Aveva omesso che l'aveva uccisa.
«Che cosa è successo quando lei è andata a prendere James?» chiese.
«L'ho trovato che si stava mordendo l'avambraccio, forte. C'erano già impronte di denti in altri punti sull'altro braccio, ma la ferita che si stava infliggendo era molto più profonda. Si era strappato con così tanta furia che potevo vedere benissimo la carne viva – perfino il muscolo. L'ho portato subito in infermeria.»
Silenzio.
«La cosa che più mi ha turbata» proseguì la Duncan. «È che non reagiva agli stimoli che provocano dolore. Non tremava, non mostrava malessere. Era spento. Vuoto. Fatta eccezione per quel bagliore che gli guizzava negli occhi mentre fissava il suo stesso sangue.»
Silenzio.
«Se non fosse stato un paziente della clinica, avrei detto che fosse sotto effetto di qualche sostanza. Ma non poteva essere, non nel caso di un adolescente tenuto sotto stretto controllo in una struttura psichiatrica. Stava assecondando la sua natura.»
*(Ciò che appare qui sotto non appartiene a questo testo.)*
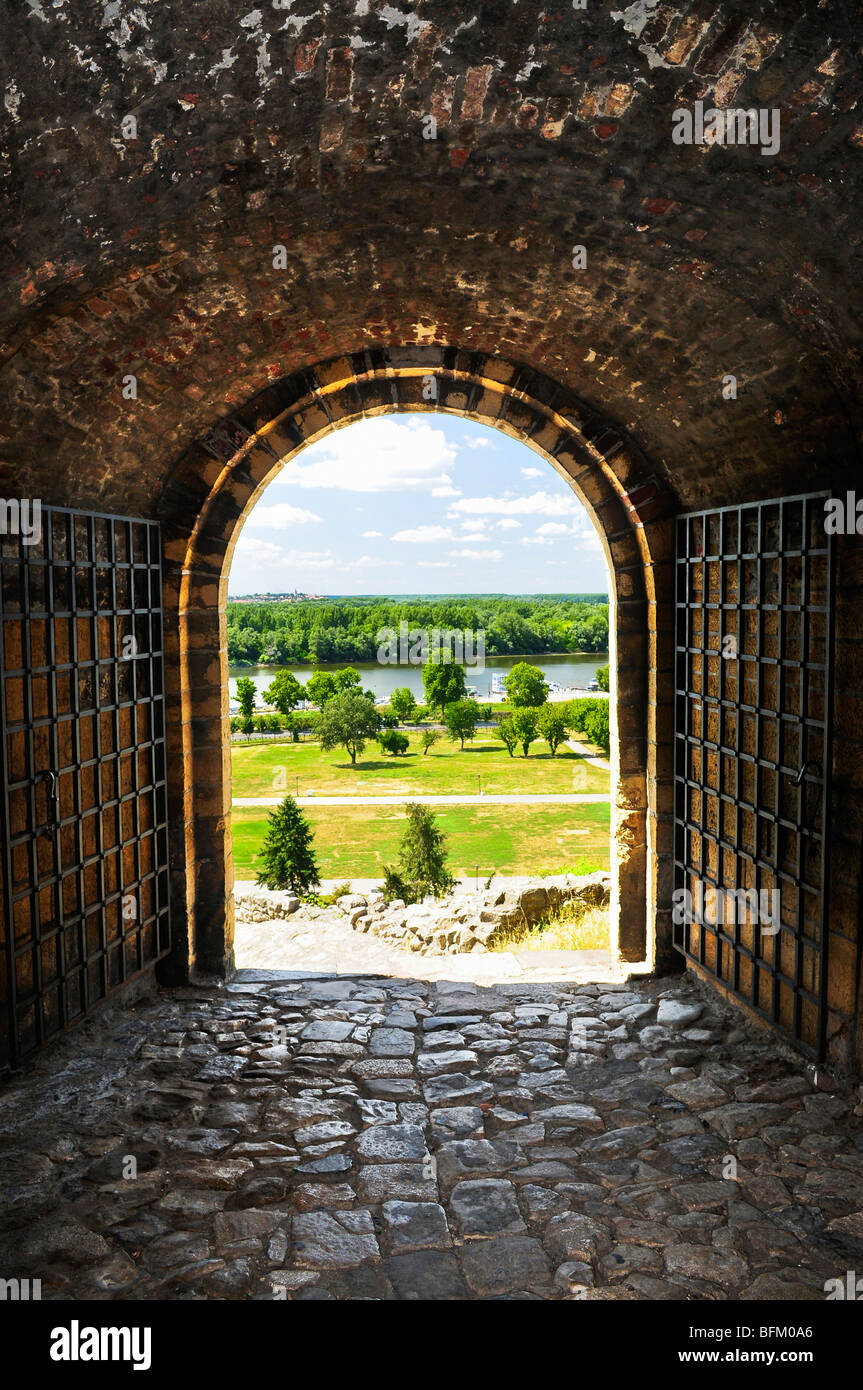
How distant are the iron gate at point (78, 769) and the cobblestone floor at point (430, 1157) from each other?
40 cm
Nella testa di Hester prese forma l'immagine di James che veniva condotto dalla Duncan lungo il corridoio dell'ospedale. Il sangue che scivolava sul suo braccio in un torrente scarlatto. Viscoso, profondo. Le stille cremisi che cadevano sul pavimento bianco, lasciando impronte di follia a ogni passo. La carne viva esposta. Gli sguardi degli altri medici. Le urla dei pazienti che rimbalzavano sul cervello di James, perso in un mondo fatto di morte.
Chiuse gli occhi. Le girava la testa.
«C'è un'altra cosa che devo dirti.»
Riaprì gli occhi.
«Insieme a James ho avuto in cura anche un'altra ragazza. Aileen Clark.»
Hester sprofondò nel silenzio, perché quelle parole l'avevano accartocciata per poi farla esplodere.
«Presentava dei sintomi simili. È arrivata con una gamba che non era che un ammasso di pelle e sangue. Ferite che potevano essere possibili solo se avesse fatto un incidente. Se le era fatte da sola, invece.»
Avrebbe chiuso.
Lo decise in quel momento, realizzando che James sarebbe venuto il giorno dopo e l'avrebbe fatta di nuovo a pezzi.